- [Records for the task]
<<<<

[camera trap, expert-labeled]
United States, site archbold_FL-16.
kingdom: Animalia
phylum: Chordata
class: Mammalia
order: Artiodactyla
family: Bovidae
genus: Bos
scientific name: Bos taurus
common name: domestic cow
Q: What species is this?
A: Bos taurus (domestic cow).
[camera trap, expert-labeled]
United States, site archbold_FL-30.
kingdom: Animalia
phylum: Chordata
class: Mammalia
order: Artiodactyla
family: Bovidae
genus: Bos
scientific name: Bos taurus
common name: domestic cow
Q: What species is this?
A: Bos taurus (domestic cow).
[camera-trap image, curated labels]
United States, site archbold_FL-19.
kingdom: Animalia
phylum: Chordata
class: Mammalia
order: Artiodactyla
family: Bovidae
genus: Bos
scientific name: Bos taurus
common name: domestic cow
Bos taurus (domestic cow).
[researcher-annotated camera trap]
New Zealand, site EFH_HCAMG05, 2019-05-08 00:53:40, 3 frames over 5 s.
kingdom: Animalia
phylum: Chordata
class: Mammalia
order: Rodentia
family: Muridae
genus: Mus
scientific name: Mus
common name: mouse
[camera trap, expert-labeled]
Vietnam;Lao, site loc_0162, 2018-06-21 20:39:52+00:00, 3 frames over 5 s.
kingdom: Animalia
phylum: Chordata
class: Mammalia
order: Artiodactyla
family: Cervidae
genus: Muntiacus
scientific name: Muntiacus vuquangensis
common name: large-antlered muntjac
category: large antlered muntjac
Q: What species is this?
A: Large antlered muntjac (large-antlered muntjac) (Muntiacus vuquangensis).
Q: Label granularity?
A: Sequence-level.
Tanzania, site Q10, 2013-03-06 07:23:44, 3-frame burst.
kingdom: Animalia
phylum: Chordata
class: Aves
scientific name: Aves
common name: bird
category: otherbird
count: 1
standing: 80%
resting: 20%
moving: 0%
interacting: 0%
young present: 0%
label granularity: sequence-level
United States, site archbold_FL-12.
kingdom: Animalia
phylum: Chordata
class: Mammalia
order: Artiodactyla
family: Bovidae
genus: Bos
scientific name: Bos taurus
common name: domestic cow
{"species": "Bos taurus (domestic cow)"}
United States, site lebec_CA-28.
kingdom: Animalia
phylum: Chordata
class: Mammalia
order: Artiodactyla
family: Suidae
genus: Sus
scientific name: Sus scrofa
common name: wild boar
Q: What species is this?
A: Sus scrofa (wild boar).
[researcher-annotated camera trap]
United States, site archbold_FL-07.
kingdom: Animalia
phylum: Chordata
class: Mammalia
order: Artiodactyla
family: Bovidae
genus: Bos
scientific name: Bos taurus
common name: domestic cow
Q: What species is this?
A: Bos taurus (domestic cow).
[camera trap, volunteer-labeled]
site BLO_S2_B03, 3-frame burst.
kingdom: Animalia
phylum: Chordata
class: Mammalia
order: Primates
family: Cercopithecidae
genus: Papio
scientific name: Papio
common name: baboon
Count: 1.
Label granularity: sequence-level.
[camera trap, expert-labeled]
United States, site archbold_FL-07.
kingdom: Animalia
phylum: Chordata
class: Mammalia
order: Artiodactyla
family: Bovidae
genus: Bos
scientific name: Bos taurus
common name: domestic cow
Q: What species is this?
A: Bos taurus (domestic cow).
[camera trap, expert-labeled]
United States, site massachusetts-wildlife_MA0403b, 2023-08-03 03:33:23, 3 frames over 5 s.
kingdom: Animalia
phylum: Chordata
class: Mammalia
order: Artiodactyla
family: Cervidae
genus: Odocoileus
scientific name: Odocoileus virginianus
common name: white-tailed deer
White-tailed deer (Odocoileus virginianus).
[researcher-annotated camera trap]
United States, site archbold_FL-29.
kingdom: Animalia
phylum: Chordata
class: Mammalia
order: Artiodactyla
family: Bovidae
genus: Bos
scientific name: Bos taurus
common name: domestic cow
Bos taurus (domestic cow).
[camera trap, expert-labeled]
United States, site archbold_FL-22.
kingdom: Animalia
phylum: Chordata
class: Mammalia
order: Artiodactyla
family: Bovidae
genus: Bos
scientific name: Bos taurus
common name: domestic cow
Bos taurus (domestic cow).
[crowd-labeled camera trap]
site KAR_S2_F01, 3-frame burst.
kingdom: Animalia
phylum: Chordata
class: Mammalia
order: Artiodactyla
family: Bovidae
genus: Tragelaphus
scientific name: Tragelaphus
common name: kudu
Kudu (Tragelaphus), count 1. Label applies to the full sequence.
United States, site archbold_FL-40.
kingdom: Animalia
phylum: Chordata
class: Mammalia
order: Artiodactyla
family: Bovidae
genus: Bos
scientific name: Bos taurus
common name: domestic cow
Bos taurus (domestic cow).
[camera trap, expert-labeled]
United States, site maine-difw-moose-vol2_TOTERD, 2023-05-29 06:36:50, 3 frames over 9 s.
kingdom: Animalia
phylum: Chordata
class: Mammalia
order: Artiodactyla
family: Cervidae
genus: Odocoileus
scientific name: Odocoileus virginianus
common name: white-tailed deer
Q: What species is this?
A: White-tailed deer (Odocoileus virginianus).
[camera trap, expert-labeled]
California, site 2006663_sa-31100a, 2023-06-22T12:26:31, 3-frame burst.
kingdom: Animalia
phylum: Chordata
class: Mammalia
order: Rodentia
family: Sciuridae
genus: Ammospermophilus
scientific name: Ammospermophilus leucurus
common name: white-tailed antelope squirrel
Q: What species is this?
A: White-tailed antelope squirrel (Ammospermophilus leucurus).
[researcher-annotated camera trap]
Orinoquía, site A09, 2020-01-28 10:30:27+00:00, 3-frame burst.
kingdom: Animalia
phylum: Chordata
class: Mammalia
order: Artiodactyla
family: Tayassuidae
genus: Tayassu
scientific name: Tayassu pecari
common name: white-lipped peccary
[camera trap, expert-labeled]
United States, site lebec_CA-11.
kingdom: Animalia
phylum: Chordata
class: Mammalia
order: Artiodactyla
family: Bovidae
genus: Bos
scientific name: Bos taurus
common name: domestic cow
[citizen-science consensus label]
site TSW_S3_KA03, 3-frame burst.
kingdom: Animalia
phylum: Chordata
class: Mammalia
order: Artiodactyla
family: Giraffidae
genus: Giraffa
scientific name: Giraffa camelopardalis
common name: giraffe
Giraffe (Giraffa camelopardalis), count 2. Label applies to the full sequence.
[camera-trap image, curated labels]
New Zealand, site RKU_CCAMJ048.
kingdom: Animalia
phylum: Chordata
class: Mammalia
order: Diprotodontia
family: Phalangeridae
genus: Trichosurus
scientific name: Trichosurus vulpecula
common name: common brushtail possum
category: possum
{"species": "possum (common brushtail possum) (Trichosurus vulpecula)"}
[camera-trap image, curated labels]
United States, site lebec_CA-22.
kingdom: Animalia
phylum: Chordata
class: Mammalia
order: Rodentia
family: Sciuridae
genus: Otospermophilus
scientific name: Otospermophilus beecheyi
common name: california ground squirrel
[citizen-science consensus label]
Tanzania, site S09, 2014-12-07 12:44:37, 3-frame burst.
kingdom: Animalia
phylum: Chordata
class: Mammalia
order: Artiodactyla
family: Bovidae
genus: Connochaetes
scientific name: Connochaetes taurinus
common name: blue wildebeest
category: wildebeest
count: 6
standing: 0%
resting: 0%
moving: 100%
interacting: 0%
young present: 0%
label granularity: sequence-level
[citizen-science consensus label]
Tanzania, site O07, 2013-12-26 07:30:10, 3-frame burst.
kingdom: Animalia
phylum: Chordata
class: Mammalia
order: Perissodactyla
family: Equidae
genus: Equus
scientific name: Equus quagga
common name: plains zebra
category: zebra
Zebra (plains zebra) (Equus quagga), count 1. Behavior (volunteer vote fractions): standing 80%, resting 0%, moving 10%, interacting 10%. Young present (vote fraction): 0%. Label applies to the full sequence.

>>>>

In the listing above, each line with the word "granularity" is to be copied out.

- [Solution to this problem]
Q: Label granularity?
label granularity: sequence-level
Label granularity: sequence-level.
label granularity: sequence-level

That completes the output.